The canal from here continues a little further but unfortunately across private land so we had to leave it here and follow footpaths once again as close the route as possible. After following the road a short way we entered some more woods that were carpeted with bluebells and giving off that lovely sweet aroma.

We walked through some woods and farmland of which we were to see and amazing abundance of wildlife, such as alpacas, herons, hawks and geese to name a few. We then reached the B2133 at Newpound Common and still no sight of the canal just yet, we had  a short walk along this road which links Billingshurst with Loxwood before turning off and rejoining the footpaths once again to take us back to the canal.

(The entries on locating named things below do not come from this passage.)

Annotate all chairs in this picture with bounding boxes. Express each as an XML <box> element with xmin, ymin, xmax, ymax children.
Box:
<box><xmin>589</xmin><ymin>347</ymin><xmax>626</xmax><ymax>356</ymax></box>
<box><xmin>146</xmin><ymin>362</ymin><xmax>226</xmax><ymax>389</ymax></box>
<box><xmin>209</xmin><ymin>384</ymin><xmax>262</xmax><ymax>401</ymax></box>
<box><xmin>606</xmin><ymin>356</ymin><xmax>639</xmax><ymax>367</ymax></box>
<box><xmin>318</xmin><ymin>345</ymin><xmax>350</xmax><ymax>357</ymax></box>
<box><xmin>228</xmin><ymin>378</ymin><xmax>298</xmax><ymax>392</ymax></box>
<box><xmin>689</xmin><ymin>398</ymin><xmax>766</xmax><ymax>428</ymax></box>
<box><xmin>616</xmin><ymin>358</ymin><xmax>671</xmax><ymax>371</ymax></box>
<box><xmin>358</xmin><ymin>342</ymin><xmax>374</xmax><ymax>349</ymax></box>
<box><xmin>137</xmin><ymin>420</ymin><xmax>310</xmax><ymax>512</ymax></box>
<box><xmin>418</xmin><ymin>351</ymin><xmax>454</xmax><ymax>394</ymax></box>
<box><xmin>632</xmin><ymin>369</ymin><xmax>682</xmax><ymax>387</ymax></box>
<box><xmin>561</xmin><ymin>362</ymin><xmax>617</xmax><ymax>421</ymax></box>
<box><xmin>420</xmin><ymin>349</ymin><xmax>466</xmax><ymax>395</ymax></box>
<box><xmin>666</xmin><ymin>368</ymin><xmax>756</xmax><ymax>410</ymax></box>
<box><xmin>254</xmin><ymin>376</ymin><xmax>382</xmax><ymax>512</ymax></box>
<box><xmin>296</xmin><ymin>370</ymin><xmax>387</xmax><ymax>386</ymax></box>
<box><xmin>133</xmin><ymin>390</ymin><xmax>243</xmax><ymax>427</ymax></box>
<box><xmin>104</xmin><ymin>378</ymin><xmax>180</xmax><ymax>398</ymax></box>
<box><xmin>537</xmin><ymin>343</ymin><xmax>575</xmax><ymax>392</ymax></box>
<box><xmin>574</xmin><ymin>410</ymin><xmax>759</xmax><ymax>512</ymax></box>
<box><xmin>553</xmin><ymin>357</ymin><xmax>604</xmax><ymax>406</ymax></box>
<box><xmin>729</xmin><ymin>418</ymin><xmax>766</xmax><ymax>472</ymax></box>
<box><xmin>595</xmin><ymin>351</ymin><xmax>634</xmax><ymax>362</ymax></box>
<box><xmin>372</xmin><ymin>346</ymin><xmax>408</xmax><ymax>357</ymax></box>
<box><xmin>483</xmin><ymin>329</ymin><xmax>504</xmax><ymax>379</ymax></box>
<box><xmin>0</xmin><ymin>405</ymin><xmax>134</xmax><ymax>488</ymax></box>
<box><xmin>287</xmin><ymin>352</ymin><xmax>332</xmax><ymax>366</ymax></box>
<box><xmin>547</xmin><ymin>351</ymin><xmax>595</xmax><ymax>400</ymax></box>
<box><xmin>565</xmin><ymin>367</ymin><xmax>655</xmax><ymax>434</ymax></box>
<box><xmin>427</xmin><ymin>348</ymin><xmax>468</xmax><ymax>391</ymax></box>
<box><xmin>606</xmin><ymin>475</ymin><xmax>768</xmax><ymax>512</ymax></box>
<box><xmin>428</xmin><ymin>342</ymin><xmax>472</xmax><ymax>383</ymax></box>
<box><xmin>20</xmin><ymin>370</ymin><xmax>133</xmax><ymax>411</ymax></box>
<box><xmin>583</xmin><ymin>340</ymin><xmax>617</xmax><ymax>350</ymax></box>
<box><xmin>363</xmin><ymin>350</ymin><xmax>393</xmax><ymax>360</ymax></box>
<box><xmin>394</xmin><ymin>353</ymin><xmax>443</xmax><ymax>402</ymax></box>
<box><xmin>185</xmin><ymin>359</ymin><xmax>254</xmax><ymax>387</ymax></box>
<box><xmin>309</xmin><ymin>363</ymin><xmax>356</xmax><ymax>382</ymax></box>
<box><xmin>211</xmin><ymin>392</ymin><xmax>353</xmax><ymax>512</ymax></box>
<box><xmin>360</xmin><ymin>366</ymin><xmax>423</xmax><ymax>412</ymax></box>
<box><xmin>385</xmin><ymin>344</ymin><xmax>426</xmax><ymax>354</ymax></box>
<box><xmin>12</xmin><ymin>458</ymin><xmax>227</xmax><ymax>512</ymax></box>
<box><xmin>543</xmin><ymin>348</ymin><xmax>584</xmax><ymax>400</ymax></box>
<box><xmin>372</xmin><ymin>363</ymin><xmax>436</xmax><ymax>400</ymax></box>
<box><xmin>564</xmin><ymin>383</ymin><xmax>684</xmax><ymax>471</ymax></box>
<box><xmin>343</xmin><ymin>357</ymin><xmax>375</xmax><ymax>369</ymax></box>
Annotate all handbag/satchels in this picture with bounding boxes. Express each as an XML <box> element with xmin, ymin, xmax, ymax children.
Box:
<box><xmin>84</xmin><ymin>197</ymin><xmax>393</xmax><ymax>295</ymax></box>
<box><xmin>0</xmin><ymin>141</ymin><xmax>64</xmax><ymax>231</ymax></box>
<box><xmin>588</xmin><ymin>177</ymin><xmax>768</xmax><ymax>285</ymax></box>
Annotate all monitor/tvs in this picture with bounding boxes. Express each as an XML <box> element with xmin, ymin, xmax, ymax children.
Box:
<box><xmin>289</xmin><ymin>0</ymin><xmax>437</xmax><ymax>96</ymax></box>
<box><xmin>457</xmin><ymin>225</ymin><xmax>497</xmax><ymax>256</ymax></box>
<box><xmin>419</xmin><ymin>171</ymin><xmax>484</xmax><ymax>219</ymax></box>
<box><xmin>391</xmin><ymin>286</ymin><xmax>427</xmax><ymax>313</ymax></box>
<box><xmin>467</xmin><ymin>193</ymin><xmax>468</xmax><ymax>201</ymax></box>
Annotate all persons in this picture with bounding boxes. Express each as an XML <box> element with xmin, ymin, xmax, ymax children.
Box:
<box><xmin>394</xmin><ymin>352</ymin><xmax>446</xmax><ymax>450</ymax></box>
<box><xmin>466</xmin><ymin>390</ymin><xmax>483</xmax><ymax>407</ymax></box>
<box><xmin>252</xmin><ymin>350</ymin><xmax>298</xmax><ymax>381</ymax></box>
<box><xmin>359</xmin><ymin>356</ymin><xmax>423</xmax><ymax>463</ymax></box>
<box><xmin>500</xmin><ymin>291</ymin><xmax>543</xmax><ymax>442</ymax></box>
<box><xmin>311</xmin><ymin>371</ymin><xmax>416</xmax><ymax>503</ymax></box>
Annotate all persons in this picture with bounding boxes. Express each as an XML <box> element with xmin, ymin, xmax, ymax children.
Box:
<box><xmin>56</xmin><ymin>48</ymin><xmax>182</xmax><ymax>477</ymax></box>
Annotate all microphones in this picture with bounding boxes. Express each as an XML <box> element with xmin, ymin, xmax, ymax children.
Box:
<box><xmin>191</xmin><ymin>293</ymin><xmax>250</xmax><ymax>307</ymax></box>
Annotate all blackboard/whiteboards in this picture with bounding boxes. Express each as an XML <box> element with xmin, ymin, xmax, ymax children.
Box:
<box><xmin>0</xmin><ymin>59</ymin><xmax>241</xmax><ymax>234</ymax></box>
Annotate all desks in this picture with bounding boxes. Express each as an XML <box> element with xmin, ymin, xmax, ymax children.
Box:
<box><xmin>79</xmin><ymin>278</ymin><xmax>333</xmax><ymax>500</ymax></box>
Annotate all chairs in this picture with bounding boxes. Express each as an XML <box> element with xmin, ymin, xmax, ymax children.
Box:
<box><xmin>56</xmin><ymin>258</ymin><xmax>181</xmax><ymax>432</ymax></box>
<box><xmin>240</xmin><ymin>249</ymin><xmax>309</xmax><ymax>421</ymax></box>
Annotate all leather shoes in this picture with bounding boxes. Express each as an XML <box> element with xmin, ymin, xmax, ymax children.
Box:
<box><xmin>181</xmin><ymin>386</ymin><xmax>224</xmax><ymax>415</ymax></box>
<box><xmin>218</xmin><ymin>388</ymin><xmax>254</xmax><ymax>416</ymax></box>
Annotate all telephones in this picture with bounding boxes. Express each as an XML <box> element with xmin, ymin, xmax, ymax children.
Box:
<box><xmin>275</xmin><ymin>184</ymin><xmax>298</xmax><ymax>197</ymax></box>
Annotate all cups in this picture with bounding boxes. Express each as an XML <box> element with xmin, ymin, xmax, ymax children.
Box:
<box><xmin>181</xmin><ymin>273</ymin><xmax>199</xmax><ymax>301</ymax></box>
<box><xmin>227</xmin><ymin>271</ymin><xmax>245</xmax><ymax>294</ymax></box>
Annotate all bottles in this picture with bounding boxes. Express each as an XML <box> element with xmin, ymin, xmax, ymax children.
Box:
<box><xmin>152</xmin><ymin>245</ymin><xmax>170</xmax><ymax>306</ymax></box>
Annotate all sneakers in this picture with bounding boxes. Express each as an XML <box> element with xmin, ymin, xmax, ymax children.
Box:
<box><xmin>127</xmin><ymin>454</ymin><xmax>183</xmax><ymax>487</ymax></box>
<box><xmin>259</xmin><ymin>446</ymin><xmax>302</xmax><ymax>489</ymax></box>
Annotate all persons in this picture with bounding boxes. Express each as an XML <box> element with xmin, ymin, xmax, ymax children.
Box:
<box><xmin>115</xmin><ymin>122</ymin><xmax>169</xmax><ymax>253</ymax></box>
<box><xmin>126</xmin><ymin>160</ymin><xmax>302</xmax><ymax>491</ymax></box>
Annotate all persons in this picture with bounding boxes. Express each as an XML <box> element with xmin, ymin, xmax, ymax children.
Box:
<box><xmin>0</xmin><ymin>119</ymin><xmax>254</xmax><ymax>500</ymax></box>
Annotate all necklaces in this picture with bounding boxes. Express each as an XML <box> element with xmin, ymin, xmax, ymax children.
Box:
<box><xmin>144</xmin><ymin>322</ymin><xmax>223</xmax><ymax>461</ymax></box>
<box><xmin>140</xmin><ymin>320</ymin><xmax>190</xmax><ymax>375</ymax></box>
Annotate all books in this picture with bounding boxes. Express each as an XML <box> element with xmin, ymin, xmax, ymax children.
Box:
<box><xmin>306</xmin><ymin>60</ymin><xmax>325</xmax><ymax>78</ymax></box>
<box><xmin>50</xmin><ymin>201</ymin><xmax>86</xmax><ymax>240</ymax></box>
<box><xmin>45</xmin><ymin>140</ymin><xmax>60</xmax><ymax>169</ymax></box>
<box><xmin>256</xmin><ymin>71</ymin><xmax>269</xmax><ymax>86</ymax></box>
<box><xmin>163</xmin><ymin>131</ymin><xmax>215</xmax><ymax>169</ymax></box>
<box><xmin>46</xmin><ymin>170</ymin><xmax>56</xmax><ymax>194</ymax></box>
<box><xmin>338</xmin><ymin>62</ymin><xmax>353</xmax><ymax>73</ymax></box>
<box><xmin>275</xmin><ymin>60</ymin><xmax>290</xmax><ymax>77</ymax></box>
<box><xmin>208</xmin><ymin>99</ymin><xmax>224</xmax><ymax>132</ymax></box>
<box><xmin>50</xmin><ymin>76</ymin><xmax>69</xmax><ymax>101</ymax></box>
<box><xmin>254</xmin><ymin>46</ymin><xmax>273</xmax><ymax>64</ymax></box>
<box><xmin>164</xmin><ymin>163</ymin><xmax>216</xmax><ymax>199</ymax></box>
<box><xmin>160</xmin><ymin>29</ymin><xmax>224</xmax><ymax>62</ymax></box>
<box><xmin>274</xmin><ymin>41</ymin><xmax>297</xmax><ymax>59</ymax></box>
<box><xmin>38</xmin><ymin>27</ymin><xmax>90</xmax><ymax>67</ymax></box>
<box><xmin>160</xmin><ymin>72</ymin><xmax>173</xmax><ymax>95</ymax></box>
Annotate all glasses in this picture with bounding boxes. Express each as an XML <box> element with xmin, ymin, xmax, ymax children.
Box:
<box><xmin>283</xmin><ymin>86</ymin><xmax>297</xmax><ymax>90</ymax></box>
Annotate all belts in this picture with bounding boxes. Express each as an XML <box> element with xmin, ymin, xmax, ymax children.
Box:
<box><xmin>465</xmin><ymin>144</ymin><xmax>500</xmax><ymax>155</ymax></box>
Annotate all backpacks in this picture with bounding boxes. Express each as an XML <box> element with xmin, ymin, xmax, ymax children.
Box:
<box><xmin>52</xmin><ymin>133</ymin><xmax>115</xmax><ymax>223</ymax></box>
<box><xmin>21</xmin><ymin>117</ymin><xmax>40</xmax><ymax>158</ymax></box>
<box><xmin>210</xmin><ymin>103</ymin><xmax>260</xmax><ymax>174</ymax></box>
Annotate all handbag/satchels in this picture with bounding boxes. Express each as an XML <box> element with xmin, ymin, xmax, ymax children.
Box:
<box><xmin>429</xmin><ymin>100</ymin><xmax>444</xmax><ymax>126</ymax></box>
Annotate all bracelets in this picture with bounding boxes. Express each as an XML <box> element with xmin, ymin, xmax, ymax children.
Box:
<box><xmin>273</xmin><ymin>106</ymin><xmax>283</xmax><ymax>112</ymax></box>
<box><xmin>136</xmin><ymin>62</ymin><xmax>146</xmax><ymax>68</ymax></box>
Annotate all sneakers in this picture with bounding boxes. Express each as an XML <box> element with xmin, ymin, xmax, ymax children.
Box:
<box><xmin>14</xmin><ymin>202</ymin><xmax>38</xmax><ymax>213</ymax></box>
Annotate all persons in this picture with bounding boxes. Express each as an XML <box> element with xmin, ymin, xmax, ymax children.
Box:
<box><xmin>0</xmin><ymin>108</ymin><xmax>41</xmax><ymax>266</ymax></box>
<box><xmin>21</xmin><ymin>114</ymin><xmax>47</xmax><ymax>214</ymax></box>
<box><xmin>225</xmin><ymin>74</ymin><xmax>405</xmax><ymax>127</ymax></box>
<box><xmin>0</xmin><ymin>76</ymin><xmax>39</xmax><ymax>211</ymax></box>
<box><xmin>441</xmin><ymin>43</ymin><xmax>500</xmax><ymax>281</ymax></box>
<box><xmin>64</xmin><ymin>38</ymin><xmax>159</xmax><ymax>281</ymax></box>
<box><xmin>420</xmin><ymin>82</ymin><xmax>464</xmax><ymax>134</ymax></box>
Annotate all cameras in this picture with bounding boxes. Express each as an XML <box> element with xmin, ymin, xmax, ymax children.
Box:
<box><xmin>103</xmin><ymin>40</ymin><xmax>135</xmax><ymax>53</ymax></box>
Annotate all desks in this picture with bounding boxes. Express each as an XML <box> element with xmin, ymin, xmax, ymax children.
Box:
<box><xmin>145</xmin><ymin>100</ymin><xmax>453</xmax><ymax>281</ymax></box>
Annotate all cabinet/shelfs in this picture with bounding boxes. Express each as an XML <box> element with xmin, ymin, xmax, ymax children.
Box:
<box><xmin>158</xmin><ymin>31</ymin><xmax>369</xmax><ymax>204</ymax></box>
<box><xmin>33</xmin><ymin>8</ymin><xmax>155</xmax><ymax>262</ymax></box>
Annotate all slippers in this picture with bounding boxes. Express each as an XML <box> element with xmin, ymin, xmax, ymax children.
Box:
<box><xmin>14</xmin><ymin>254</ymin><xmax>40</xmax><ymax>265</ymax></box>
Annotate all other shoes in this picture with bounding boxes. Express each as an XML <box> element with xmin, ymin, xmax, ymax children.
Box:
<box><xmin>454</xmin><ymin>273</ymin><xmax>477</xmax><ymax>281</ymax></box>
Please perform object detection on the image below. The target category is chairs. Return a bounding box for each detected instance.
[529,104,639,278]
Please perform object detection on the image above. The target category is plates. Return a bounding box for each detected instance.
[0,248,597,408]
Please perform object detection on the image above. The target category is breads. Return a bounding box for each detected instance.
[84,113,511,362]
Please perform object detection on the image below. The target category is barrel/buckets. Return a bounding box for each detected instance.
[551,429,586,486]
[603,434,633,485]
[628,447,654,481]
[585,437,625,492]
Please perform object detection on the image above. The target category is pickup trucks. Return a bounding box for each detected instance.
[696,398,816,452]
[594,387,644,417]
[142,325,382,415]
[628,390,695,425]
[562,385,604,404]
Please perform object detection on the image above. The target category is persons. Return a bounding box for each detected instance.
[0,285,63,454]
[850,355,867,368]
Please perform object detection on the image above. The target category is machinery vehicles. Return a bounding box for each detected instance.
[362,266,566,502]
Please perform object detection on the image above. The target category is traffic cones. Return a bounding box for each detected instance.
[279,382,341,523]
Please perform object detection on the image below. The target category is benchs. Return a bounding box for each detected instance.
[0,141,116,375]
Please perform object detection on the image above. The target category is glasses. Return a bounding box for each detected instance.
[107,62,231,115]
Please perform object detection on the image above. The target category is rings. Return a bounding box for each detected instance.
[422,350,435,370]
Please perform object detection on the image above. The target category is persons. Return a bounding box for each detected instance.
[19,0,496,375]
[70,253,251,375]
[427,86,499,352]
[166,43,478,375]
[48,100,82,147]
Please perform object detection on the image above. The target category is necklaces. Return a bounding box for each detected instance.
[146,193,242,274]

We rejoined the canal at Loves Bridge which is reputed to be one of the most beautiful bridges on the canal, not sure why it is so called although their is a Loves Farm nearby too. From here we are able to walk alongside the disused canal once again, this section also with water in albeit static. The walk from here down to Newbridge was alongside the canal with the River Arun to our left which at this point is no wider than a few metres and also restricted by fallen trees. On this section of the canal there was a disused weir that is still used as an overflow should the water level rise too much and Rowner Lock which is no longer in use, but was used by the canal’s restoration society to practice lock renovation techniques on, there also used to be a lock house here but we could find no evidence of it. Unusually at this point an electricity pylon straddles the canal with its feet either side on the banks, this would certainly not have been here in the canals heyday. A little further along and there was a fully restored lift bridge too, it’s good to see evidence of renovation but it will be a long time before it’s navigable again in it’s entirety.

The last bit of the walk today took us through a cow field which normally wouldn’t bother me however today some feisty cows decided to get a bit too close to comfort, making us think of escape routes to get away from them should they charge, i suppose the worst case would have been to jump in the canal… After a lot of looking over our shoulders to see what they were up to they eventually all ran off in the other direction.

Newbridge Wharf was to be the finish today and is the end of the Wey & Arun Junction Canal that we had been tracking and now becomes the Arun Navigation which is the last link to the River Arun.